I also think that she is probably one of the most pivotal persons in American gastronomy, because I firmly believe that without her influence in teaching Americans how to cook and eat, we might still be stuck back in the horrible food of the 1950’s where canned cream of crab soup and sherry sprinkled with minced parsley passed as a “gourmet” dish.
Mind you, we are still a fast food nation, and we still have folks eating from cans and boxes, but I think that without the influence and teaching of Julia and those who have followed her, American food would be in worse shape than it is now, and there might not even be a whole bunch of food bloggers out on the ‘net, cooking, teaching, and writing about food like mad today.
As for a person in my life who has influenced me–well, as regular readers know, I was blessed with two grandmothers who were phenominal cooks. From my mother’s mother, I learned the growing of food from seed to plate, and how to treat it along the way, both in the garden or farmyard and the kitchen, in order to take advantage of it at its peak of freshness. From my father’s mother, I learned frugality and how to do more with less, and also how to be methodical in the kitchen, and take my time, and observe the cooking process.
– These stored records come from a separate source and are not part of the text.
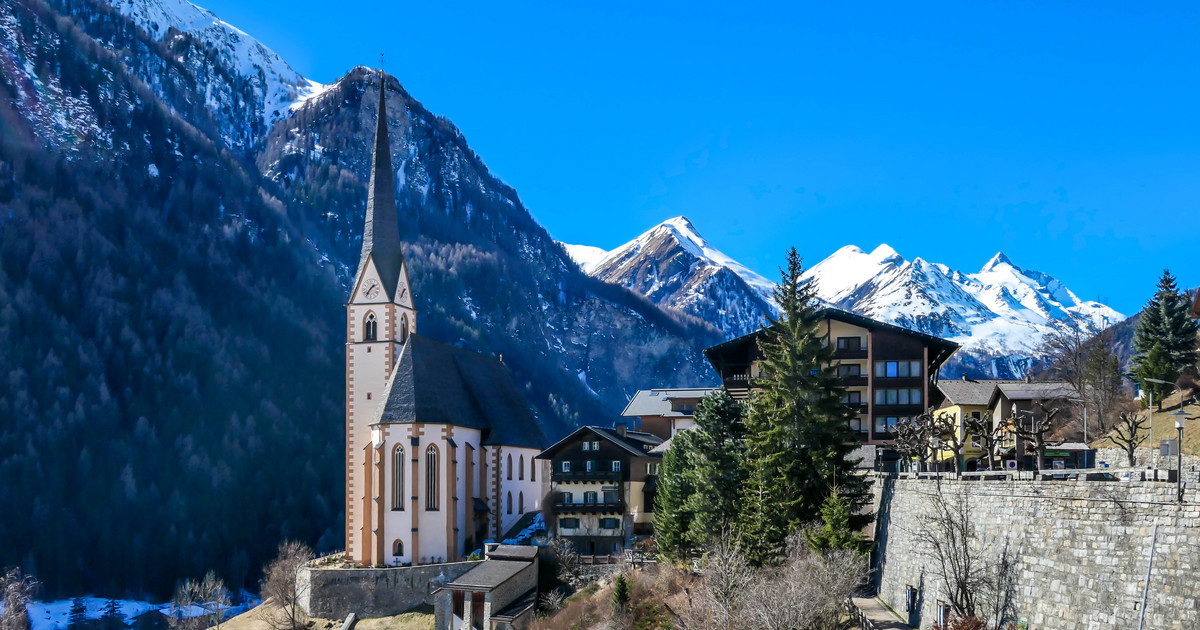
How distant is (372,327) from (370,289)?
3.21 metres

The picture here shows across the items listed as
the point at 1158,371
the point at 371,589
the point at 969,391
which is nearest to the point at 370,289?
the point at 371,589

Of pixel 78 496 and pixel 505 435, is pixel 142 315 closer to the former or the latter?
pixel 78 496

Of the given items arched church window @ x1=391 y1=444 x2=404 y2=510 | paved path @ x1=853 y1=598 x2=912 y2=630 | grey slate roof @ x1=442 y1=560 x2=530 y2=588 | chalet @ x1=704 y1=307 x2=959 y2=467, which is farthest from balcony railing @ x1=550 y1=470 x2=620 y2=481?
paved path @ x1=853 y1=598 x2=912 y2=630

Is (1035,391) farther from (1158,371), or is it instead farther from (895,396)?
(895,396)

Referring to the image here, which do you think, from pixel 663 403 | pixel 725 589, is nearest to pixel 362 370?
pixel 663 403

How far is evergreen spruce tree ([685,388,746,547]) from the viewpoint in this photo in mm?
53000

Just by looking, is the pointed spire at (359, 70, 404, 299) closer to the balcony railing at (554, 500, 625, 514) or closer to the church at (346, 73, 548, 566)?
the church at (346, 73, 548, 566)

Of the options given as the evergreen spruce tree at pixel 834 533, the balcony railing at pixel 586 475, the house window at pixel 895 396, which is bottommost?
the balcony railing at pixel 586 475

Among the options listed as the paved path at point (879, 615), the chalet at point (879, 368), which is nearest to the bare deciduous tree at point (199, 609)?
the chalet at point (879, 368)

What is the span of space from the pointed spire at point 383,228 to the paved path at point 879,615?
50314mm

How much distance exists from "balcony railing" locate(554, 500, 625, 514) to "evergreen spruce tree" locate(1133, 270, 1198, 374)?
118ft

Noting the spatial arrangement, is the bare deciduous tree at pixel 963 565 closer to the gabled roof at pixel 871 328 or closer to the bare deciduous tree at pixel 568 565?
the bare deciduous tree at pixel 568 565

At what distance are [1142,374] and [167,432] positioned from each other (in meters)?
156

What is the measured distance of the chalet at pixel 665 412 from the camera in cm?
9819
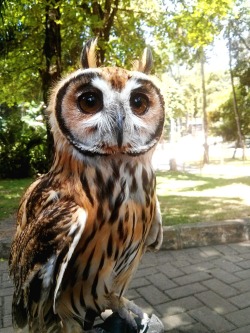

She taught me to use my senses, all of them, as I cooked, so that I would not be hampered by having to follow recipes exactly.
I also have aunts on both sides of the family who are great cooks: Aunt Nancy and Aunt Judy. (There are more–my family loves good food, but these are the folks who were the strongest influences on me.) Aunt Nancy encouraged my budding use of garlic and herbs by saying, “Oh, you did it right–it smells like my old neighborhood in Providence” when I cooked my first real Italian dishes. (She grew up in a primarily Italian and Portuguese neighborhood in Providence, RI.) Aunt Judy, a disciple of Saint Julia, taught me to be creative and not worry overmuch about food, and to try things that seemed too hard to master. She taught me to be fearless in the name of flavor.
But, I also want to give homage to an often unsung hero in my culinary background.
Zak, my husband, who is my only failure as a cooking teacher (do not try to teach someone to cook when you are hungry and are trying to put dinner on the table–especially if that person is a shy and nervous student–it is a recipe for disaster) , but who has been my willing guinea pig for new recipes for years. He also is the one to introduce me to Thai food, and has been supportive of every one of my cooking endeavors, from my decision to attend culinary school to my explorations of Indian food to my food blogging hobby. (In fact, the food blog was his idea and he pushed me to pursue it. He was right, of course.)
He is a great critic, and he has become knowledgable enough about food in order to discuss it intelligently. He’s been my best friend and partner along for the ride on most of my culinary adventures, and what’s more he not only supports my nerdish tendencies–he encourages them.
So there we have it–The Butterfly Effect.
(Oh, and one more thing–about the photographs–they were taken about three years ago in our old garden in Pataskala.)